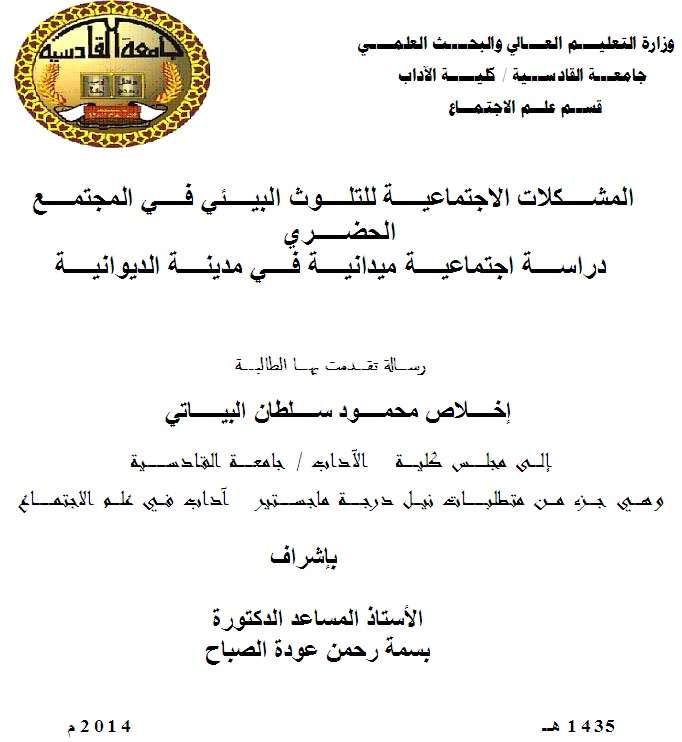 جامعة القادسية

وزارة التعليم العالي والبحث العلمي
جامعة القادسية / كلية الآداب
قسم علم الاجتماع

المشكلات الاجتماعية للتلوث البيئي في المجتمع الحضري
دراسة اجتماعية ميدانية في مدينة الديوانية

رسالة تقدمت بها الطالبة

إخلاص محمود سلطان البياتي

إلى مجلس كلية الآداب / جامعة القادسية
وهي جزء من متطلبات نيل درجة ماجستير آداب في علم الاجتماع

بإشراف

الأستاذ المساعد الدكتورة
بسمة رحمن عودة الصباح

1435 هـ
2014 م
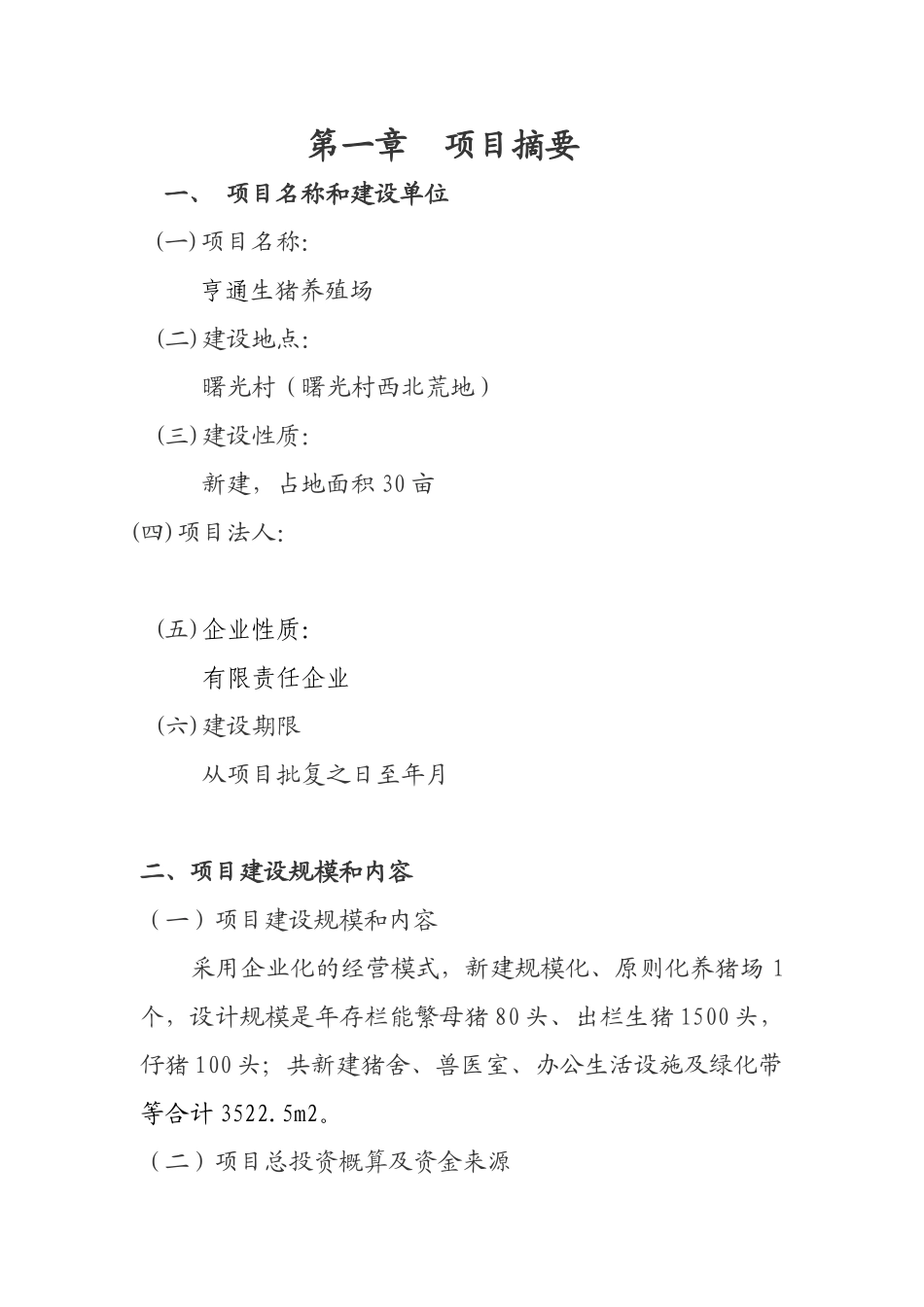 第一章　项目摘要

一、　项目名称和建设单位

(一) 项目名称:

亨通生猪养殖场

(二) 建设地点:

曙光村（曙光村西北荒地）

(三) 建设性质:

新建，占地面积 30 亩

(四) 项目法人:

(五) 企业性质:

有限责任企业

(六) 建设期限

从项目批复之日至年月

二、项目建设规模和内容

（一）项目建设规模和内容

采用企业化的经营模式，新建规模化、原则化养猪场 1 个，设计规模是年存栏能繁母猪 80 头、出栏生猪 1500 头，仔猪 100 头；共新建猪舍、兽医室、办公生活设施及绿化带等合计 3522.5m2。

（二）项目总投资概算及资金来源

++++++

What is being asked: When you copy the data above, reproduce each line exactly and skip every image.

Finished task:
 جامعة القادسية

وزارة التعليم العالي والبحث العلمي
جامعة القادسية / كلية الآداب
قسم علم الاجتماع

المشكلات الاجتماعية للتلوث البيئي في المجتمع الحضري
دراسة اجتماعية ميدانية في مدينة الديوانية

رسالة تقدمت بها الطالبة

إخلاص محمود سلطان البياتي

إلى مجلس كلية الآداب / جامعة القادسية
وهي جزء من متطلبات نيل درجة ماجستير آداب في علم الاجتماع

بإشراف

الأستاذ المساعد الدكتورة
بسمة رحمن عودة الصباح

1435 هـ
2014 م
 第一章　项目摘要

一、　项目名称和建设单位

(一) 项目名称:

亨通生猪养殖场

(二) 建设地点:

曙光村（曙光村西北荒地）

(三) 建设性质:

新建，占地面积 30 亩

(四) 项目法人:

(五) 企业性质:

有限责任企业

(六) 建设期限

从项目批复之日至年月

二、项目建设规模和内容

（一）项目建设规模和内容

采用企业化的经营模式，新建规模化、原则化养猪场 1 个，设计规模是年存栏能繁母猪 80 头、出栏生猪 1500 头，仔猪 100 头；共新建猪舍、兽医室、办公生活设施及绿化带等合计 3522.5m2。

（二）项目总投资概算及资金来源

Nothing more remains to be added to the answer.